We first learned about Indonesia’s heavy anti-homosexual policy and culture through an article brought to our attention from @linda_from_accounting’s instagram. Seeing the headline, “Indonesian police detain 12 transgender women for ‘re-education to become ‘real men’,” we were shocked, dismayed and knew we had to investigate to make sure we were a channeled voice of combativeness against these basic humanitarian crimes.

But when we digged deeper what we found shocked us on multiple levels.

  1.  Last May, the Indonesian government publicly caned two men 83 times for having gay sex.
  2. The day prior to the caning, 141 gay men were arrested in the country’s capital for being present at a ‘gay sex party’.
  3. Gay hook-ups apps have been banned and pulled from Google Play in Indonesia.
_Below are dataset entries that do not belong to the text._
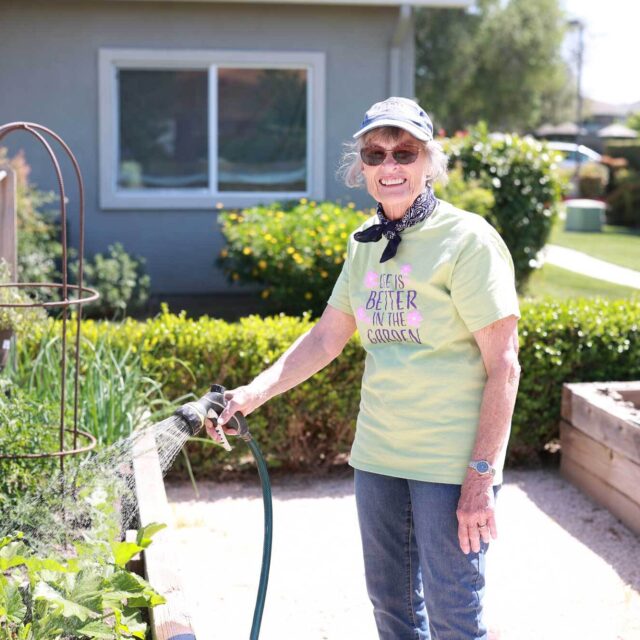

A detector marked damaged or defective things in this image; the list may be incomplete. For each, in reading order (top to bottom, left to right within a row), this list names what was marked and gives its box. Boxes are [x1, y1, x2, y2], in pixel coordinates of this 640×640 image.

rusted metal hoop [0, 424, 97, 460]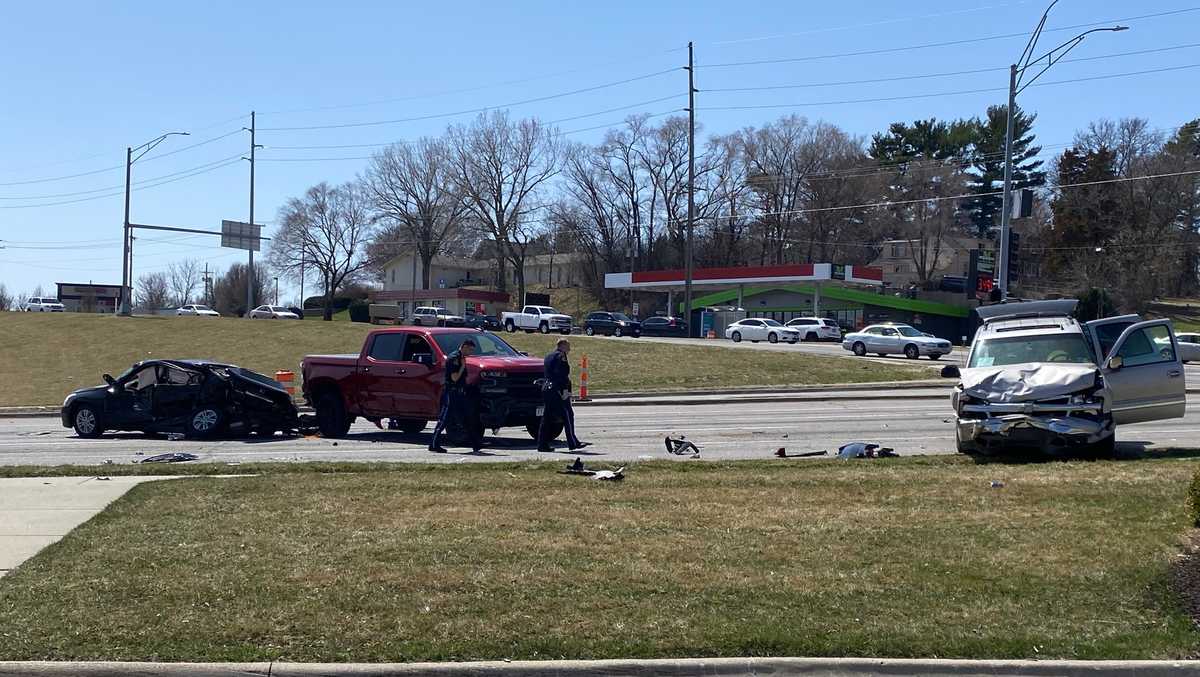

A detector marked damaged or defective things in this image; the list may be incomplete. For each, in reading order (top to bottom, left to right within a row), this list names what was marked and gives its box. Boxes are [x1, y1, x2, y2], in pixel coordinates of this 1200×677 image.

black damaged sedan [63, 360, 302, 439]
white damaged suv [945, 300, 1190, 453]
damaged car door [1094, 319, 1185, 422]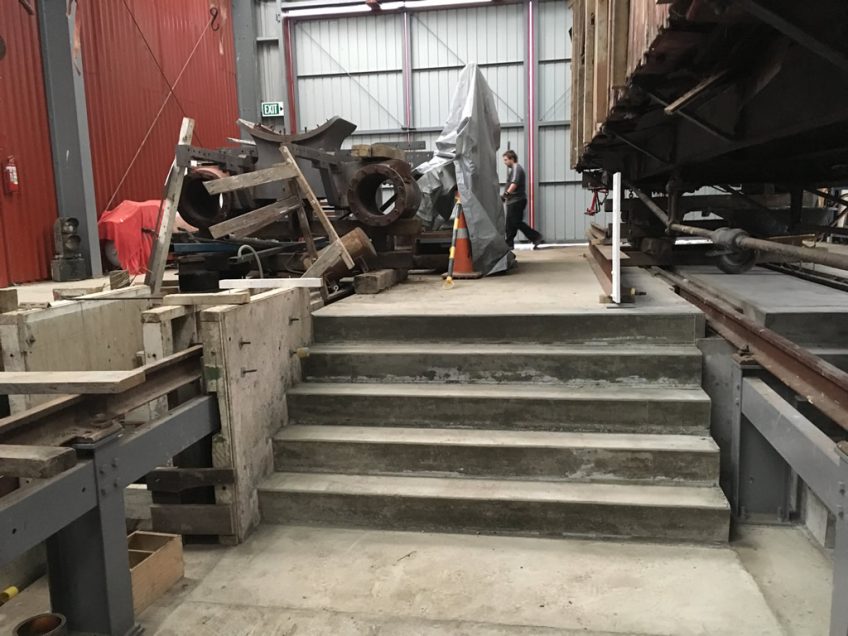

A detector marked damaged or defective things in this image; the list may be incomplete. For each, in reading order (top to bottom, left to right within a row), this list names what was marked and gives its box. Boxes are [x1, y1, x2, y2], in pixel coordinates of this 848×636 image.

rusty steel casting [346, 158, 422, 227]
rusty metal frame [664, 266, 848, 430]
  4. The government is now instituting a ban on all online “gay propaganda”, after a specific request from the police.
  5. Indonesia officially classified homosexuality as a mental disorder earlier this year.
  6. Aceh is a region of the Indonesia where gay sex is already illegal, having suceeded from upholding government policy in 2005, they enforce Shariah law, outlawing homosexuality entirely. Consensual gay sex is punishable by up to 100 lashes.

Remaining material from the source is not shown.